| INSTRUCTIONS |
1 - Reproduce the part of the patch message below from "This works for" to "insertions(+), 6 deletions(-)", including both.
2 - List every file path that the patch message below names as changed.
3 - Answer from the patch message below:
(a) On what kind of host does the change work?
(b) How many insertions does the summary line report?
(c) How many lines changed in winsup/cygwin/path.cc?

── TEXT EXTRACT

From: Jeremy Drake <cyg...@jdrake.com>

This works for aarch64 hosts when the target is aarch64, x86_64, or i686,
with only a small #if block in one function that needs to care.

Signed-off-by: Jeremy Drake <cyg...@jdrake.com>
---
 winsup/cygwin/Makefile.am        |   1 +
 winsup/cygwin/fastcwd_aarch64.cc | 203 +++++++++++++++++++++++++++++++
 winsup/cygwin/path.cc            |  27 +++-
 3 files changed, 225 insertions(+), 6 deletions(-)

────
── DATA ENTRIES

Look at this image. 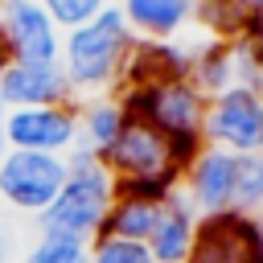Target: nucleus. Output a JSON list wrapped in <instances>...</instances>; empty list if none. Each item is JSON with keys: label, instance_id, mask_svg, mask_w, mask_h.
I'll list each match as a JSON object with an SVG mask.
<instances>
[{"label": "nucleus", "instance_id": "nucleus-1", "mask_svg": "<svg viewBox=\"0 0 263 263\" xmlns=\"http://www.w3.org/2000/svg\"><path fill=\"white\" fill-rule=\"evenodd\" d=\"M132 29L123 21V12L115 4H107L95 21L62 33V53L58 66L66 70V82L74 90V99H95V95H115L119 90V74H123V58L132 49Z\"/></svg>", "mask_w": 263, "mask_h": 263}, {"label": "nucleus", "instance_id": "nucleus-2", "mask_svg": "<svg viewBox=\"0 0 263 263\" xmlns=\"http://www.w3.org/2000/svg\"><path fill=\"white\" fill-rule=\"evenodd\" d=\"M111 197H115V177L107 173L103 156H95L86 148H74L66 156V185L53 197V205L37 218V234L90 242L103 230Z\"/></svg>", "mask_w": 263, "mask_h": 263}, {"label": "nucleus", "instance_id": "nucleus-3", "mask_svg": "<svg viewBox=\"0 0 263 263\" xmlns=\"http://www.w3.org/2000/svg\"><path fill=\"white\" fill-rule=\"evenodd\" d=\"M127 107L132 119H144L148 127H156L168 144L173 156L181 160V168L197 156L201 140V123H205V95L189 82V78H173V82H148V86H127L115 90Z\"/></svg>", "mask_w": 263, "mask_h": 263}, {"label": "nucleus", "instance_id": "nucleus-4", "mask_svg": "<svg viewBox=\"0 0 263 263\" xmlns=\"http://www.w3.org/2000/svg\"><path fill=\"white\" fill-rule=\"evenodd\" d=\"M103 164L115 177V189H144V193L168 197L181 185V160L173 156V144L156 127H148L144 119H132V115H127L119 140L107 148Z\"/></svg>", "mask_w": 263, "mask_h": 263}, {"label": "nucleus", "instance_id": "nucleus-5", "mask_svg": "<svg viewBox=\"0 0 263 263\" xmlns=\"http://www.w3.org/2000/svg\"><path fill=\"white\" fill-rule=\"evenodd\" d=\"M62 185H66V156L16 152V148L0 156V201L16 214L41 218L62 193Z\"/></svg>", "mask_w": 263, "mask_h": 263}, {"label": "nucleus", "instance_id": "nucleus-6", "mask_svg": "<svg viewBox=\"0 0 263 263\" xmlns=\"http://www.w3.org/2000/svg\"><path fill=\"white\" fill-rule=\"evenodd\" d=\"M201 140L230 156L263 152V103L251 86H230L205 103Z\"/></svg>", "mask_w": 263, "mask_h": 263}, {"label": "nucleus", "instance_id": "nucleus-7", "mask_svg": "<svg viewBox=\"0 0 263 263\" xmlns=\"http://www.w3.org/2000/svg\"><path fill=\"white\" fill-rule=\"evenodd\" d=\"M4 136H8V148H16V152L70 156L78 148V103L16 107L4 119Z\"/></svg>", "mask_w": 263, "mask_h": 263}, {"label": "nucleus", "instance_id": "nucleus-8", "mask_svg": "<svg viewBox=\"0 0 263 263\" xmlns=\"http://www.w3.org/2000/svg\"><path fill=\"white\" fill-rule=\"evenodd\" d=\"M0 41L12 62H58L62 29L37 0H0Z\"/></svg>", "mask_w": 263, "mask_h": 263}, {"label": "nucleus", "instance_id": "nucleus-9", "mask_svg": "<svg viewBox=\"0 0 263 263\" xmlns=\"http://www.w3.org/2000/svg\"><path fill=\"white\" fill-rule=\"evenodd\" d=\"M234 160L238 156L201 144L197 156L181 168V185L177 189L193 205L197 218H218V214L234 210Z\"/></svg>", "mask_w": 263, "mask_h": 263}, {"label": "nucleus", "instance_id": "nucleus-10", "mask_svg": "<svg viewBox=\"0 0 263 263\" xmlns=\"http://www.w3.org/2000/svg\"><path fill=\"white\" fill-rule=\"evenodd\" d=\"M185 263H263L255 242V218H242L234 210L218 218H197Z\"/></svg>", "mask_w": 263, "mask_h": 263}, {"label": "nucleus", "instance_id": "nucleus-11", "mask_svg": "<svg viewBox=\"0 0 263 263\" xmlns=\"http://www.w3.org/2000/svg\"><path fill=\"white\" fill-rule=\"evenodd\" d=\"M0 103L8 111L16 107H58V103H78L66 70L58 62H8L0 70Z\"/></svg>", "mask_w": 263, "mask_h": 263}, {"label": "nucleus", "instance_id": "nucleus-12", "mask_svg": "<svg viewBox=\"0 0 263 263\" xmlns=\"http://www.w3.org/2000/svg\"><path fill=\"white\" fill-rule=\"evenodd\" d=\"M189 66H193V45H181V41H132V49L123 58L119 90L189 78Z\"/></svg>", "mask_w": 263, "mask_h": 263}, {"label": "nucleus", "instance_id": "nucleus-13", "mask_svg": "<svg viewBox=\"0 0 263 263\" xmlns=\"http://www.w3.org/2000/svg\"><path fill=\"white\" fill-rule=\"evenodd\" d=\"M136 41H181L193 25V0H115Z\"/></svg>", "mask_w": 263, "mask_h": 263}, {"label": "nucleus", "instance_id": "nucleus-14", "mask_svg": "<svg viewBox=\"0 0 263 263\" xmlns=\"http://www.w3.org/2000/svg\"><path fill=\"white\" fill-rule=\"evenodd\" d=\"M193 234H197V214L193 205L181 197V189H173L164 197V210H160V222L156 230L148 234V255L152 263H185L189 247H193Z\"/></svg>", "mask_w": 263, "mask_h": 263}, {"label": "nucleus", "instance_id": "nucleus-15", "mask_svg": "<svg viewBox=\"0 0 263 263\" xmlns=\"http://www.w3.org/2000/svg\"><path fill=\"white\" fill-rule=\"evenodd\" d=\"M160 210H164V197H156V193L115 189L111 210H107V218H103V234H119V238L148 242V234H152L156 222H160Z\"/></svg>", "mask_w": 263, "mask_h": 263}, {"label": "nucleus", "instance_id": "nucleus-16", "mask_svg": "<svg viewBox=\"0 0 263 263\" xmlns=\"http://www.w3.org/2000/svg\"><path fill=\"white\" fill-rule=\"evenodd\" d=\"M127 123V107L119 95H95V99H78V148L107 156V148L119 140Z\"/></svg>", "mask_w": 263, "mask_h": 263}, {"label": "nucleus", "instance_id": "nucleus-17", "mask_svg": "<svg viewBox=\"0 0 263 263\" xmlns=\"http://www.w3.org/2000/svg\"><path fill=\"white\" fill-rule=\"evenodd\" d=\"M234 214L242 218L263 214V152L234 160Z\"/></svg>", "mask_w": 263, "mask_h": 263}, {"label": "nucleus", "instance_id": "nucleus-18", "mask_svg": "<svg viewBox=\"0 0 263 263\" xmlns=\"http://www.w3.org/2000/svg\"><path fill=\"white\" fill-rule=\"evenodd\" d=\"M86 263H152L148 242L136 238H119V234H95L86 242Z\"/></svg>", "mask_w": 263, "mask_h": 263}, {"label": "nucleus", "instance_id": "nucleus-19", "mask_svg": "<svg viewBox=\"0 0 263 263\" xmlns=\"http://www.w3.org/2000/svg\"><path fill=\"white\" fill-rule=\"evenodd\" d=\"M37 4L49 12V21H53L62 33H70V29L86 25V21H95L111 0H37Z\"/></svg>", "mask_w": 263, "mask_h": 263}, {"label": "nucleus", "instance_id": "nucleus-20", "mask_svg": "<svg viewBox=\"0 0 263 263\" xmlns=\"http://www.w3.org/2000/svg\"><path fill=\"white\" fill-rule=\"evenodd\" d=\"M25 263H86V242L37 234V242H33L29 255H25Z\"/></svg>", "mask_w": 263, "mask_h": 263}, {"label": "nucleus", "instance_id": "nucleus-21", "mask_svg": "<svg viewBox=\"0 0 263 263\" xmlns=\"http://www.w3.org/2000/svg\"><path fill=\"white\" fill-rule=\"evenodd\" d=\"M242 41L263 58V8H259V12H251V16L242 21Z\"/></svg>", "mask_w": 263, "mask_h": 263}, {"label": "nucleus", "instance_id": "nucleus-22", "mask_svg": "<svg viewBox=\"0 0 263 263\" xmlns=\"http://www.w3.org/2000/svg\"><path fill=\"white\" fill-rule=\"evenodd\" d=\"M230 4H234L242 16H251V12H259V8H263V0H230Z\"/></svg>", "mask_w": 263, "mask_h": 263}, {"label": "nucleus", "instance_id": "nucleus-23", "mask_svg": "<svg viewBox=\"0 0 263 263\" xmlns=\"http://www.w3.org/2000/svg\"><path fill=\"white\" fill-rule=\"evenodd\" d=\"M4 119H8V107L0 103V156L8 152V136H4Z\"/></svg>", "mask_w": 263, "mask_h": 263}, {"label": "nucleus", "instance_id": "nucleus-24", "mask_svg": "<svg viewBox=\"0 0 263 263\" xmlns=\"http://www.w3.org/2000/svg\"><path fill=\"white\" fill-rule=\"evenodd\" d=\"M255 242H259V259H263V214L255 218Z\"/></svg>", "mask_w": 263, "mask_h": 263}, {"label": "nucleus", "instance_id": "nucleus-25", "mask_svg": "<svg viewBox=\"0 0 263 263\" xmlns=\"http://www.w3.org/2000/svg\"><path fill=\"white\" fill-rule=\"evenodd\" d=\"M251 90L259 95V103H263V66H259V74H255V82H251Z\"/></svg>", "mask_w": 263, "mask_h": 263}, {"label": "nucleus", "instance_id": "nucleus-26", "mask_svg": "<svg viewBox=\"0 0 263 263\" xmlns=\"http://www.w3.org/2000/svg\"><path fill=\"white\" fill-rule=\"evenodd\" d=\"M0 263H8V234L0 230Z\"/></svg>", "mask_w": 263, "mask_h": 263}, {"label": "nucleus", "instance_id": "nucleus-27", "mask_svg": "<svg viewBox=\"0 0 263 263\" xmlns=\"http://www.w3.org/2000/svg\"><path fill=\"white\" fill-rule=\"evenodd\" d=\"M8 62H12V58H8V49H4V41H0V70H4Z\"/></svg>", "mask_w": 263, "mask_h": 263}, {"label": "nucleus", "instance_id": "nucleus-28", "mask_svg": "<svg viewBox=\"0 0 263 263\" xmlns=\"http://www.w3.org/2000/svg\"><path fill=\"white\" fill-rule=\"evenodd\" d=\"M111 4H115V0H111Z\"/></svg>", "mask_w": 263, "mask_h": 263}]
</instances>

────

| IN RESPONSE |
1 -
This works for aarch64 hosts when the target is aarch64, x86_64, or i686,
with only a small #if block in one function that needs to care.

Signed-off-by: Jeremy Drake <cyg...@jdrake.com>
---
 winsup/cygwin/Makefile.am        |   1 +
 winsup/cygwin/fastcwd_aarch64.cc | 203 +++++++++++++++++++++++++++++++
 winsup/cygwin/path.cc            |  27 +++-
 3 files changed, 225 insertions(+), 6 deletions(-)

2 -
winsup/cygwin/Makefile.am
winsup/cygwin/fastcwd_aarch64.cc
winsup/cygwin/path.cc

3 -
(a) aarch64 hosts
(b) 225
(c) 27